プラットフォームごとのネイティブバイナリ展開。 Tesseract NuGet パッケージは、Windows x64 用の tesseract50.dll、x86 用の別のビルド、Linux x64 用の libtesseract.so などのプラットフォーム固有のネイティブバイナリを出荷しています。これらのバイナリは、P/Invoke 呼び出しが成功するために、実行時に正しい場所に配置される必要があります。 開発者ワークステーションでは、SDKがそれらを自動的にコピーします。 Dockerコンテナ、ARM64ビルドエージェント、または非標準のアプリケーションルートを持つAzure App Serviceでは、それらは動作しません。 新しいデプロイメントターゲットはすべてデバッグセッションとなる。

Leptonicaは隠れた依存関係として存在します。Tesseractの画像読み込みはLeptonicaライブラリによって処理され、LeptonicaはTesseractバイナリとともに独自のネイティブDLLセットとして同梱されています。 Windows では、leptonica-1.82.0.dll が出力ディレクトリに存在している必要があります。 Linuxでは、Leptonica共有ライブラリはバンドルされているか、システムパッケージとしてインストールされている必要があります。 Debian ベースの Docker イメージで libleptonica-dev がないと、Pix.LoadFromFile() の際に役に立たないネイティブ例外が発生し、それを修正するには依存関係を解決するシステムパッケージを知る必要があります。

アプリケーションロジックにおけるプラットフォーム依存コード。 ネイティブバイナリのロードと tessdata パスの解決の組み合わせにより、RuntimeInformation.IsOSPlatform() チェック、コンテナコンテキストのための環境変数検出、およびターゲットにより異なるパス構築ロジックを書くことを開発者に強制します。 そのコードにはOCRのロジックは一切含まれていません。 これは、パッケージのバイナリ管理が不完全であるためにのみ存在する、デプロイメントのための仕組みである。

**修復パスのないアーカイブ済みパッケージ。**リポジトリは2021年からアーカイブされています。Linuxホスト上のシステムパッケージの更新によってLeptonica ABIが変更された場合、または新しい.NETランタイムによってネイティブバイナリの読み込み動作が変更された場合、更新するバージョンはありません。 選択肢は、ネイティブビルドパイプラインをフォークするか、ライブラリを置き換えるかのどちらかしかない。

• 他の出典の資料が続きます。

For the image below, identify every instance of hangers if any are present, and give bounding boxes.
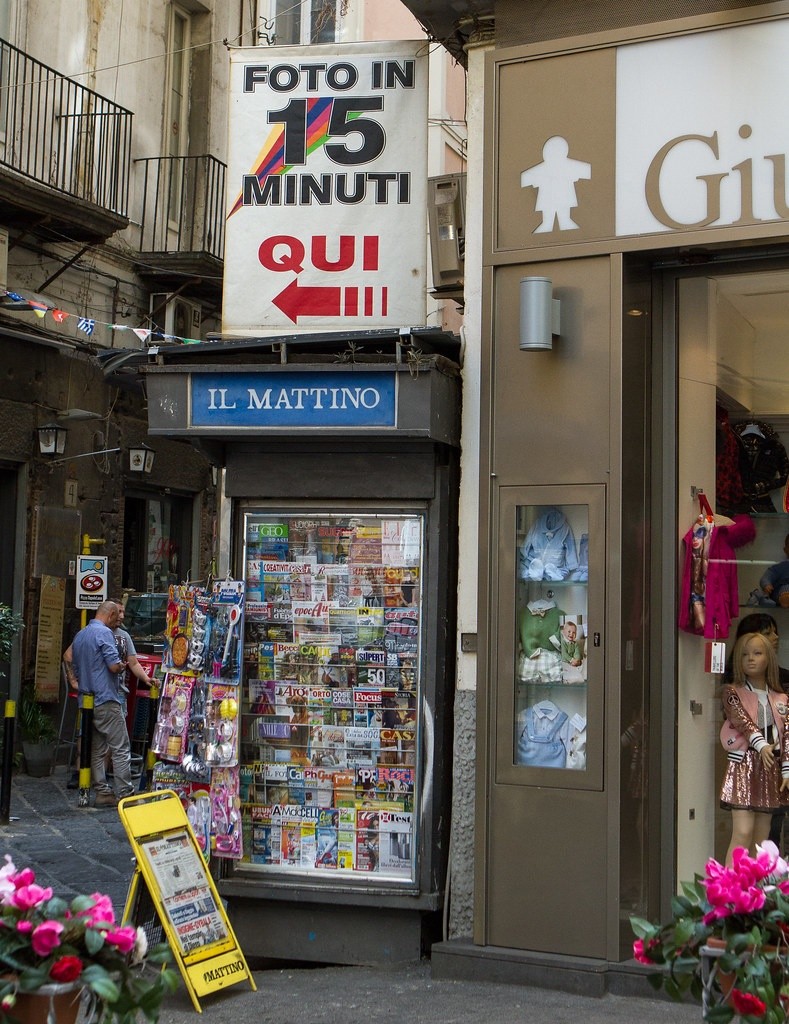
[741,411,766,439]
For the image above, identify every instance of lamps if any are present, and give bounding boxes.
[518,277,561,352]
[34,422,72,461]
[209,462,226,487]
[127,442,158,479]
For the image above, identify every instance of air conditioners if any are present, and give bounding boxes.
[148,291,203,345]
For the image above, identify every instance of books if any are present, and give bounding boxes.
[241,519,419,876]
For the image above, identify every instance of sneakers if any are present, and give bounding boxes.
[95,794,116,807]
[117,792,146,807]
[67,774,79,789]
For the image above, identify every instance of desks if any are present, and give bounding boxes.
[106,652,162,780]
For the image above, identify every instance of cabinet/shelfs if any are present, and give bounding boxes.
[717,513,789,612]
[234,496,426,899]
[498,484,604,793]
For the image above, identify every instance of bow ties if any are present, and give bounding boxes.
[546,532,553,537]
[569,641,574,644]
[532,608,545,617]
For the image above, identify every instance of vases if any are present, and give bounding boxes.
[3,980,82,1024]
[708,936,789,1017]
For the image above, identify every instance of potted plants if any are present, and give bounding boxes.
[14,683,58,778]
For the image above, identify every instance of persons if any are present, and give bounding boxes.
[562,622,581,668]
[722,534,789,869]
[62,598,160,808]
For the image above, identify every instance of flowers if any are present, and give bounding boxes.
[626,838,789,1024]
[0,853,183,1024]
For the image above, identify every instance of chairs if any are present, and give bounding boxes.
[51,662,79,774]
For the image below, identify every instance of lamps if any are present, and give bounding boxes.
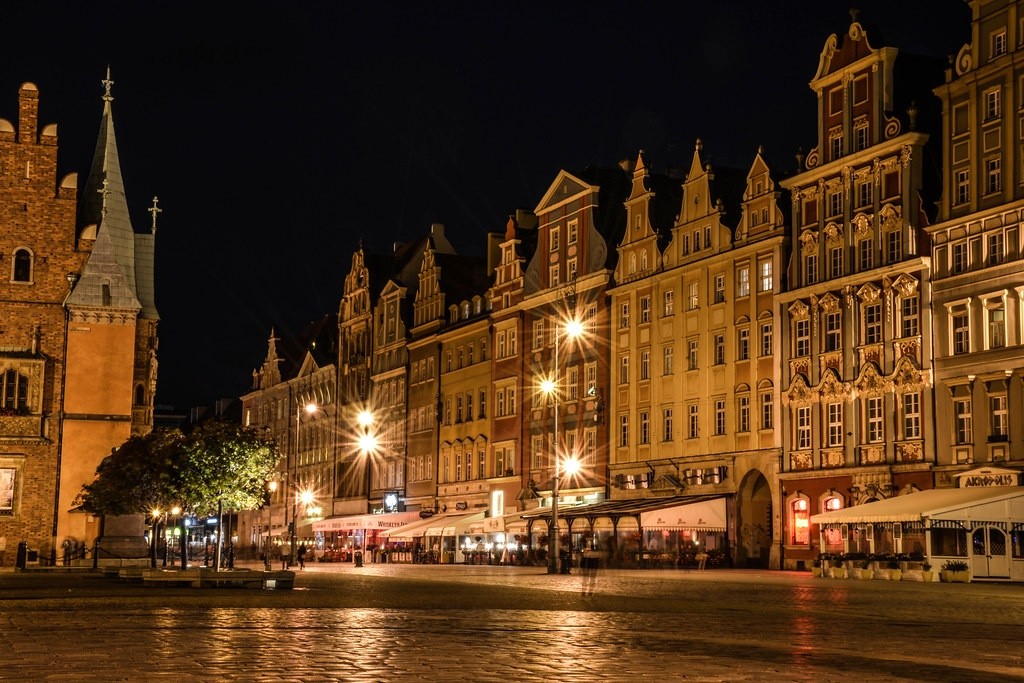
[66,273,76,290]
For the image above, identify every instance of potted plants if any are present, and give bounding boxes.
[507,534,569,566]
[942,560,971,582]
[492,550,503,565]
[385,548,417,564]
[471,550,488,564]
[632,548,718,571]
[812,553,932,582]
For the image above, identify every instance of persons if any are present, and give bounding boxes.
[578,531,600,596]
[61,536,78,567]
[280,542,292,570]
[297,542,306,570]
[696,540,708,570]
[251,540,256,559]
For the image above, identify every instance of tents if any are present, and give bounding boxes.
[311,496,727,564]
[809,486,1024,582]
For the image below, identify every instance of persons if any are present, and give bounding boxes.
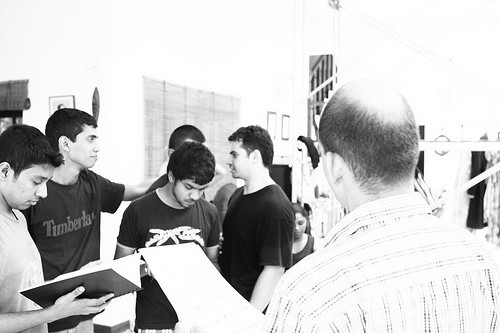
[113,141,221,333]
[292,202,326,267]
[21,107,160,333]
[296,139,346,240]
[174,76,500,333]
[145,124,227,200]
[0,124,116,333]
[222,126,296,316]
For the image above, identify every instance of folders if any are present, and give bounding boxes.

**Tesseract 4.1.1 エンジンのフリーズ。**このパッケージは Tesseract 4.1.1 をラップしています。Tesseract 5 で書き直された LSTM モデルは、劣化文書に対して大幅に高い精度を実現します。 そのアップグレードはcharleswパッケージでは利用できません。ライブラリを切り替える必要があります。

標準パターンのない信頼性処理。 charlesw ラッパーは page.GetMeanConfidence() を 0 から 1 までの浮動小数点数として公開しますが、単語や文字レベルで信頼性しきい値を適用するには、iter.GetConfidence(PageIteratorLevel.Word) を使用したイテレータパターンが必要です。 標準的なフィルタリングAPIは存在しません。 各チームはそれぞれ異なる方法で独自のしきい値ロジックを実装している。

基本的な問題

charleswラッパーは、OCRを実行する前にプラットフォーム固有のネイティブバイナリ構成を必要とします。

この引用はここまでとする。